Re: [AMBER] Major GPU Update Released

From: filip fratev <filipfratev.yahoo.com>
Date: Sat, 20 Aug 2011 14:15:08 -0700 (PDT)

Farid,
It look obvious yes, but can you EXPLAIN how Ross performed Factor IX benchmark (90K atoms) using GTX295 ( 896MB  per GPU, i.e. nearly 2x less )???
I can perform in a "realistic" case only about 80K atoms. Thus, if it is so obvious, please explain me the above and provide some useful tricks/guide how and what must be done before pmemd.cuda to be used.....   

This is of course  not ONLY for you! 

Filip



________________________________
From: "Ismail, Mohd F." <farid.ou.edu>
To: filip fratev <filipfratev.yahoo.com>; AMBER Mailing List <amber.ambermd.org>
Sent: Saturday, August 20, 2011 9:13 PM
Subject: RE: [AMBER] Major GPU Update Released

Filip,

I think it's obvious, that the new optimization uses more GPU memory than the older code.  That's why you were getting the out of memory error with 1.5GB, and no error with 3GB GPU RAM.  You might need to use a smaller system with the GTX590 or just use the 580 only for the bigger system that you have.


--Farid

________________________________________
From: filip fratev [filipfratev.yahoo.com]
Sent: Saturday, August 20, 2011 12:32 PM
To: Ross Walker
Cc: AMBER Mailing List
Subject: Re: [AMBER] Major GPU Update Released

Hi Ross,
Thanks for your guide. However, as I wrote in my last post, something going
wrong with cuda.MPI even with 89K atoms. Because, there were no problems with the older code and the same input files and settings, I thing and
report that it could be
some bug. Indeed it could be also something in my settings. I have no
problems with Factor IX bench, but the system was very well
equilibrated, thus this is another indication.

Because you have at least 2 GTX580 with 1.5GB memory could you test please, when you have time, whats going wrong?

If some one other can try/help (I saw that there are a lot of people with GTX590 and GTX580's) I will be very tankful!

All the best,
Filip


________________________________
From: Ross Walker <ross.rosswalker.co.uk>
To: 'filip fratev' <filipfratev.yahoo.com>; 'AMBER Mailing List' <amber.ambermd.org>
Sent: Saturday, August 20, 2011 6:40 PM
Subject: RE: [AMBER] Major GPU Update Released

Hi Filip.

Unfortunately some of the new optimizations come at the expense of memory. The GPU memory in use is a lower bounds on the amount of memory being used, the actual amount may be higher and can change during a run if density changes etc. You could switch to NVT which will use less memory. Also using things like the Berendsen thermostat should use less memory than langevin. Finally avoiding the use of restraints (which always seemed a little bogus to me in NPT simulations anyway) could also help reduce memory usage.

You could also ensure that your machine is in runlevel 3 so that no X server is running and also try it from a fresh boot into runlevel 3 since it is possible there are memory leaks in some of the graphics drivers.
• • • •
[EXERCISE] In the GPU thread, retype everything from "I think it's" down to "that you have.". The entries that come next have no connection to the GPU thread.
• • • •
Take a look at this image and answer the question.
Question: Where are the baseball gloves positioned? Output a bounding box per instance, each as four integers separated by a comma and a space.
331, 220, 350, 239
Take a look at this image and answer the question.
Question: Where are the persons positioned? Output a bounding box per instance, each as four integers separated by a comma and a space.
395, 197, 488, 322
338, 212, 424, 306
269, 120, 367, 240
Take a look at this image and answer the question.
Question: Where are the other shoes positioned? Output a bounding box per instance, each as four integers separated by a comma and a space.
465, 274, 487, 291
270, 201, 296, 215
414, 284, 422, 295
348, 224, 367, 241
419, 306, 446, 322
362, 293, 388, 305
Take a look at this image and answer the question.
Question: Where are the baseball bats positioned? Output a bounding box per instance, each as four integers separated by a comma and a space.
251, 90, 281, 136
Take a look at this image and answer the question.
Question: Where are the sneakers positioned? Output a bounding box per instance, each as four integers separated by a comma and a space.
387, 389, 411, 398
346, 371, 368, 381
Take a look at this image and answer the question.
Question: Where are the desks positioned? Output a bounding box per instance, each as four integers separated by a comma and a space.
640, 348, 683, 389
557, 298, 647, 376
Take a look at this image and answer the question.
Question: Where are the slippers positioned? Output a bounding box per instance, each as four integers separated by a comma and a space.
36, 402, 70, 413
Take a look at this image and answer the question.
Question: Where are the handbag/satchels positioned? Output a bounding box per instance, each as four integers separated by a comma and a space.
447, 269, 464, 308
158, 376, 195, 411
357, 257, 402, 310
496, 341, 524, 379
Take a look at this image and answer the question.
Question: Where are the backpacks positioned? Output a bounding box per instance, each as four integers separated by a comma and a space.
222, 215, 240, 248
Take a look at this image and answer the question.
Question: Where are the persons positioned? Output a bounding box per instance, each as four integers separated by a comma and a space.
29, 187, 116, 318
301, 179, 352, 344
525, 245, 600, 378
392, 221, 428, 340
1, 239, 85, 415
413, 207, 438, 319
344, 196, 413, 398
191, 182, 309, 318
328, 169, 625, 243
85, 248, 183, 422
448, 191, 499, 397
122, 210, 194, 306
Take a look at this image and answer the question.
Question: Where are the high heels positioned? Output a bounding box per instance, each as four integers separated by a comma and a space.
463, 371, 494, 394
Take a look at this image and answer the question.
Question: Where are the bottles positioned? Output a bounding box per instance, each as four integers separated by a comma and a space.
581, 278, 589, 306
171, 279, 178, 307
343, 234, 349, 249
• • • •
[SOLUTION TO THIS TASK]
I think it's obvious, that the new optimization uses more GPU memory than the older code.  That's why you were getting the out of memory error with 1.5GB, and no error with 3GB GPU RAM.  You might need to use a smaller system with the GTX590 or just use the 580 only for the bigger system that you have.